Baisse la tête t’auras l’air d’un coureur [bɛs la tɛt tɔʁa lɛʁ dɛ̃ kuʁœʁ]

Baisse la tête t'auras l'air d'un coureur

Fig. A. Coureurs tête haute.

[bɛs la tɛt tɔʁa lɛʁ dɛ̃ kuʁœʁ] (loc. verb. VÉLOCYP.)

Époque de labeur pour travailleurs et durs au mal, les années surannées n’aimaient pas les feignasses. En ces temps, pire encore que le musard avec les côtes en long, c’est le fourbe qui feint l’effort qui est honni.

À l’intention de son simulacre d’ahan ahanant, le travailleur syndiqué de Billancourt par ailleurs admirateur sans conditions des forçats de la route, a créé spontanément baisse la tête t’auras l’air d’un coureur.

Conseil de dupe donné à un simulateur au turbin, baisse la tête t’auras l’air d’un coureur est généralement crié sur le ton d’un vas-y Poupou avec juste ce qu’il faut d’enthousiasme surjoué pour que l’encouragé comprenne qu’il n’ira pas très loin et que son subterfuge est découvert.

En effet, l’expression est moqueuse.

Un conseil de maintien prodigué avec la locution verbale avoir l’air ne peut en être autrement. Imagine-t-on la baronne de Rothschild enseigner l’usage de la fourchette à escargots avec un avoir l’air aussi léger ?

Baisse la tête t’auras l’air d’un coureur

Être ou avoir l’air, telle est la question insidieusement posée par baisse la tête t’auras l’air d’un coureur.

Le cossard sait bien qu’il n’a pas l’air d’un coureur, et qu’il ne l’aura jamais, trop hostile à l’odeur de sueur qu’il est. Alors c’est de honte qu’il incline le chef vers le sol, cherchant dans la contemplation honteuse de ses pieds le salut de son âme geignarde.

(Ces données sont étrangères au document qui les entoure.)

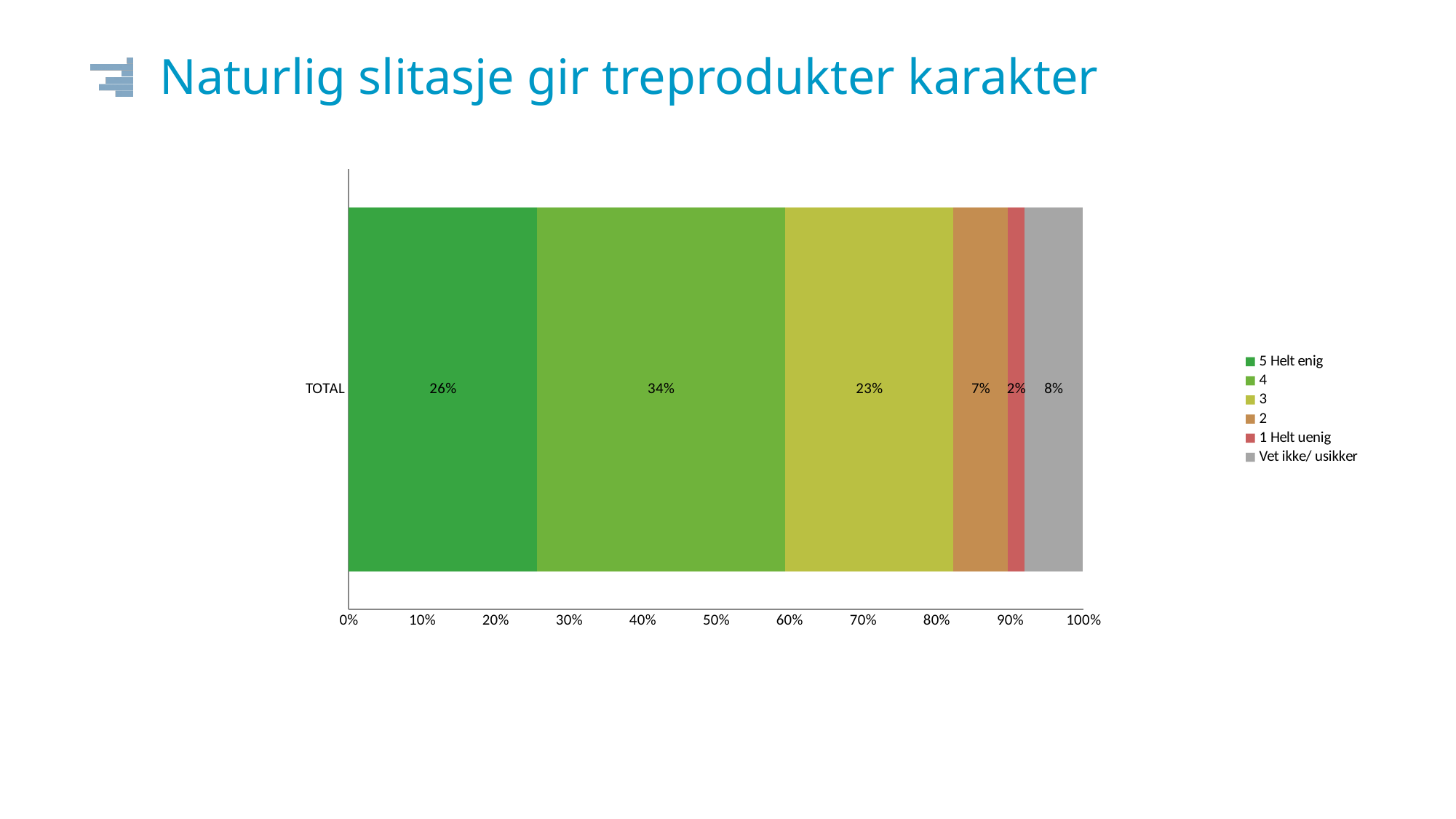
Which response category has the largest share? 4 What percentage of respondents answered "Vet ikke/ usikker"? 8% How many series does the legend list? 6 What percentage of respondents answered "4"? 34% What percentage of respondents answered "3"? 23% What is the difference between the share for "4" and the share for "5 Helt enig"? 8% Which is larger, the share for "2" or the share for "Vet ikke/ usikker"? Vet ikke/ usikker What is the title of the slide? Naturlig slitasje gir treprodukter karakter What percentage of respondents answered "1 Helt uenig"? 2% What percentage of respondents answered "5 Helt enig"? 26% What kind of chart is shown on the slide? Stacked bar chart Which response category has the smallest share? 1 Helt uenig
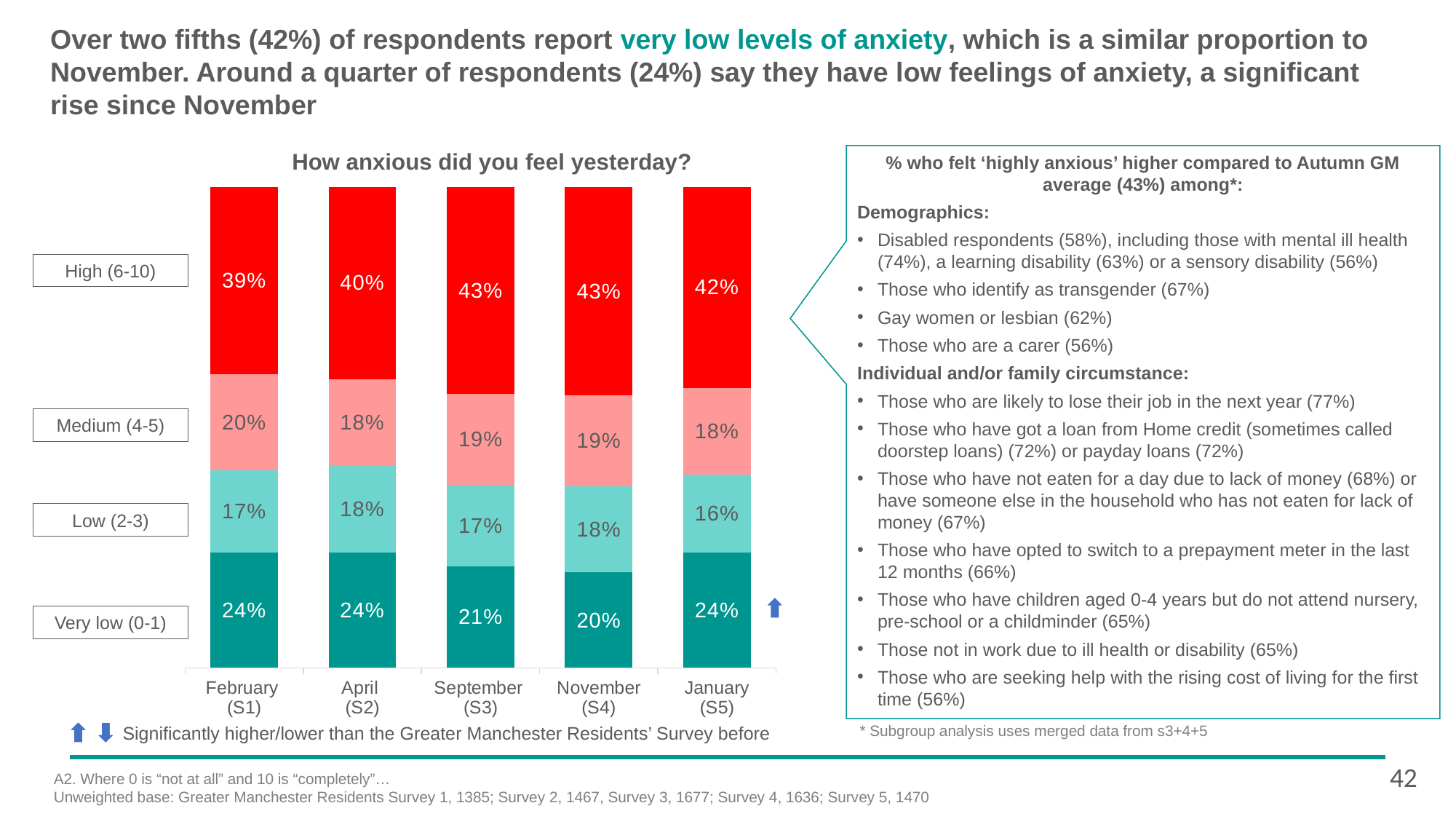
What is the 'Medium (4-5)' value for February (S1)? 20% What is the 'High (6-10)' value for January (S5)? 42% Which survey wave has the lowest 'Very low (0-1)' value? November (S4) How many survey waves (bars) are shown on the x axis of the chart? 5 What is the 'Low (2-3)' value for April (S2)? 18% What is the title of the chart? How anxious did you feel yesterday? Is the 'Very low (0-1)' value larger in January (S5) or in September (S3)? January (S5) Which survey wave has the lowest 'High (6-10)' value? February (S1) How many anxiety categories (series) are labelled on the chart? 4 What is the difference between the 'High (6-10)' value in September (S3) and in February (S1)? 4 percentage points What is the 'Very low (0-1)' value for November (S4)? 20% What kind of chart is shown under the title 'How anxious did you feel yesterday?'? Stacked bar chart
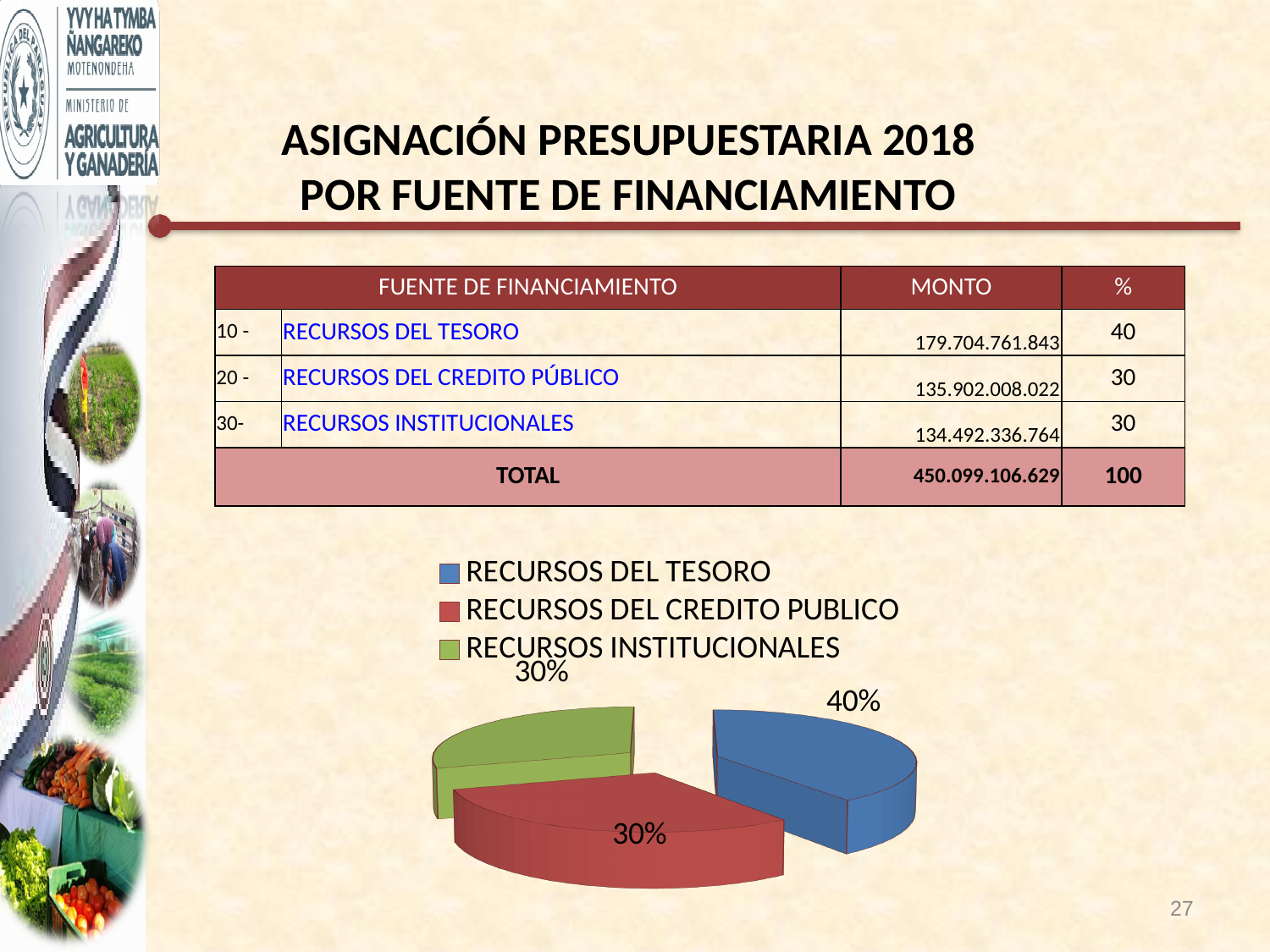
What kind of chart is shown on the slide? pie chart What colour is the RECURSOS INSTITUCIONALES slice in the pie chart? green What is the difference in percentage points between the RECURSOS DEL TESORO slice and the RECURSOS INSTITUCIONALES slice? 10 percentage points What colour is the RECURSOS DEL TESORO slice in the pie chart? blue What share of the pie does RECURSOS DEL CREDITO PUBLICO represent? 30% What share of the pie does RECURSOS INSTITUCIONALES represent? 30% Which is larger in the pie chart, RECURSOS DEL TESORO or RECURSOS DEL CREDITO PUBLICO? RECURSOS DEL TESORO Which slice of the pie chart is the largest? RECURSOS DEL TESORO What share of the pie does RECURSOS DEL TESORO represent? 40% How many slices does the pie chart have? 3 How many entries does the pie chart's legend list? 3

Baisse la tête t’auras l’air d’un coureur en a mouché plus d’un de ces inefficaces volontaires, de ces experts en brassage d’air, de ces ramiers prenant les autres pour des pigeons.

Baisse la tête t’auras l’air d’un coureur disparaît soudainement le 11 juillet 1998, lorsque l’affaire Festina qui révèle au monde naïf les pratiques de motivation par la chimie dans le milieu du cyclisme éclate. Devant l’ampleur du scandale, c’est le peloton tout entier qui baisse la tête, déshonoré aux yeux de ce public populaire qui l’acclamait encore trois jours plus tôt.

En refusant l’effort au naturel, les sombres sbires à roulettes ont rendue désuète une expression fantastique de gouaille et d’efficacité. Qu’ils soient maudits.

Nota bene : qu’ils soient aussi remerciés d’avoir créé « à l’insu de mon plein gré », savoureuse bien que pas encore surannée.